Double points in the Grothendieck ring

Let $$K_0(V_k)$$ be the Grothendieck ring of $$k$$-varieties, and consider the scheme $$X = \mathrm{Spec}(k[x]/(x^2))$$.

I understand that this scheme has one point, but I am missing the fact that in $$K_0(V_k)$$, the class of $$X$$ is $$[X] = 1$$ (which is something I read at this site in the context of Grothendieck classes of quadrics).

Why is that ? Why is $$X$$ in the same class as $$\mathrm{Spec}(k[x]/(x))$$ ?

• $[X]=[X_{\mathrm{red}}]$ for any $k$-scheme $X$, just because the Grothendieck ring is defined by saying that for any closed subscheme $Z$ of $X$ we have $[Z]+[X-Z]=[X]$, including for $Z=X_{\mathrm{red}}$. – Devlin Mallory Mar 10 at 18:09
• Sure: $\mathrm{Spec}\, k[x]/x$ is a closed subscheme of $\mathrm{Spec}\, k[x]/x^2$ (corresponding to the surjection $k[x]/x^2\to k[x]/x$, and thus definitionally $[\mathrm{Spec}\, k[x]/x]=[\mathrm{Spec}\, k[x]/x^2]$ in the Grothendieck ring. Then, since for any $k$-scheme $X$ we have $X\times_k k \cong X$ we have that $[\mathrm{Spec}\,k]$ is the identity in the Grothendieck ring. – Devlin Mallory Mar 10 at 18:43
• @DevlinMallory: And by "definitionally," you mean that the complement of $\mathrm{Spec}(k[x]/(x^2))$ in $\mathrm{Spec}(k[x]/(x))$ is empty ? – THC Mar 10 at 19:01
• Yes, that's exactly it (and more generally the same is true for the reduced subscheme $X_{\mathrm{red}}$ of any scheme $X$: the complement is empty, so the classes of $X$ and $X_{\mathrm{red}}$ agree in the Grothendieck ring). – Devlin Mallory Mar 10 at 19:11
• Maybe you want to ask whether there is some "enriched" Grothendieck ring mapping onto $K_0(V_k)$, which takes into account non-reducedness (so that the class of "$X-X_{\mathrm{red}}$", in some sense, would be meaningful and possibly nonzero...) I don't know how to formalize this properly. – YCor Mar 11 at 11:44

An answer has already been given in the comments: the definition of $$𝐾_0(𝑉_𝑘)$$ includes the relations $$[𝑋]=[𝑋_{\rm red}]$$ so fat points are equal to points by definition. The intuition is that $$𝐾_0(𝑉_𝑘)$$ was primarily conceived to study phenomena involving classical topological invariants (Euler characteristic of the underlying topological space, Hodge structure, etc), or point counts over finite fields, which are all insensitive to the scheme structure anyway.

★ ★ ★ ★

Exercise description: Transcribe the passage on double points in the Grothendieck ring between "I understand that" and "classes of quadrics).", inclusive.

★ ★ ★ ★

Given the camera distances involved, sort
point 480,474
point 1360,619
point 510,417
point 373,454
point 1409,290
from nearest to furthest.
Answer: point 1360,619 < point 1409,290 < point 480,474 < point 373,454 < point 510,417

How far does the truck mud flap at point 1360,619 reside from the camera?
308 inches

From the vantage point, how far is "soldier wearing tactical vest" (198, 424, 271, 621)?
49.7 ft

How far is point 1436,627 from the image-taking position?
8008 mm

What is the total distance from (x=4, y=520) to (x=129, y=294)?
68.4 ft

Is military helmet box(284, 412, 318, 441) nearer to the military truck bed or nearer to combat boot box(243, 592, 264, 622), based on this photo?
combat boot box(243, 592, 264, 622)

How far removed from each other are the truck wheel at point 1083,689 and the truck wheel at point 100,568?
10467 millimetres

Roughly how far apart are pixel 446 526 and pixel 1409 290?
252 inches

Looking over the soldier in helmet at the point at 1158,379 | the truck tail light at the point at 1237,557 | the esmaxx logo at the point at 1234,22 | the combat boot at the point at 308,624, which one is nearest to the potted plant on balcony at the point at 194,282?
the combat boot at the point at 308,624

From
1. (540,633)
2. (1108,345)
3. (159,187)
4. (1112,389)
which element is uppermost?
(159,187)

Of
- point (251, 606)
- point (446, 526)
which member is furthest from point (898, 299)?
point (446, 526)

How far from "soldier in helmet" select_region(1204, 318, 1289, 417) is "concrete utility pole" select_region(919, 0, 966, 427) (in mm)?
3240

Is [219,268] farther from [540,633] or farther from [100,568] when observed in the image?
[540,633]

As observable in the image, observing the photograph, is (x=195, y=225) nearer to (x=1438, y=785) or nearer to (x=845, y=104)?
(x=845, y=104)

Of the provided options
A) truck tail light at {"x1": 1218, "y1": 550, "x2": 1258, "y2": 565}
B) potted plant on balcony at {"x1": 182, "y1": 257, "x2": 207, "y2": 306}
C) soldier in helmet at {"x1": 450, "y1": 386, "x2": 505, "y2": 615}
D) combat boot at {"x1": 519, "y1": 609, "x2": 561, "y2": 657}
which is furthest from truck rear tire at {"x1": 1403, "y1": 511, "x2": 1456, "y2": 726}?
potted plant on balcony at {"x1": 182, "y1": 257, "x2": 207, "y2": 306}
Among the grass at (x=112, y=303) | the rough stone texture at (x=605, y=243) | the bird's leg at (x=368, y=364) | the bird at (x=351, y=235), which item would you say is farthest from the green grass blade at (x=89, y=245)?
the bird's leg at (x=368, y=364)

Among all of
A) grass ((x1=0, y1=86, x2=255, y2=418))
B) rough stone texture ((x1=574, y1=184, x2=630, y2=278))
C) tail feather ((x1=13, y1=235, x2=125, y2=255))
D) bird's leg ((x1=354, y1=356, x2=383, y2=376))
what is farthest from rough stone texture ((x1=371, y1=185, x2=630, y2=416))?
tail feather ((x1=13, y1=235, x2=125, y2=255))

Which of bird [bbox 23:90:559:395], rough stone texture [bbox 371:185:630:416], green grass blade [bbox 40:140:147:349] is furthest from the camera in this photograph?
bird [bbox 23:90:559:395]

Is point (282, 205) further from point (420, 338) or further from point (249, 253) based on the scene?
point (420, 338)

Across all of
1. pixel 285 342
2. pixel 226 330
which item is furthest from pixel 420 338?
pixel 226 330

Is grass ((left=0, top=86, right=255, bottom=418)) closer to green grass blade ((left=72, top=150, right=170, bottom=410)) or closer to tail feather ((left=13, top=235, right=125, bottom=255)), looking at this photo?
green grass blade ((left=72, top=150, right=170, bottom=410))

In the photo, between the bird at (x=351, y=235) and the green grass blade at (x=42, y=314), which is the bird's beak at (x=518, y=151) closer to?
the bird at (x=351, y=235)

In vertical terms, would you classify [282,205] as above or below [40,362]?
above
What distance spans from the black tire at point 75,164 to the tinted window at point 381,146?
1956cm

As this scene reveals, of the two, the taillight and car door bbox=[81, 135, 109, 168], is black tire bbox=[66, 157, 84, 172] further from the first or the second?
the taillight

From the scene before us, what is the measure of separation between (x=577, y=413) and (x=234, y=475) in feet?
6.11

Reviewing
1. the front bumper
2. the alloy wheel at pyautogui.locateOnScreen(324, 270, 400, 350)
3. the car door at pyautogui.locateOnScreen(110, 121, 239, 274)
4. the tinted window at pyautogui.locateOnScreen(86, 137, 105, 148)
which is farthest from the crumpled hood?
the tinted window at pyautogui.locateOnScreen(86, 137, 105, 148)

★ ★ ★ ★

Expected output:
I understand that this scheme has one point, but I am missing the fact that in $$K_0(V_k)$$, the class of $$X$$ is $$[X] = 1$$ (which is something I read at this site in the context of Grothendieck classes of quadrics).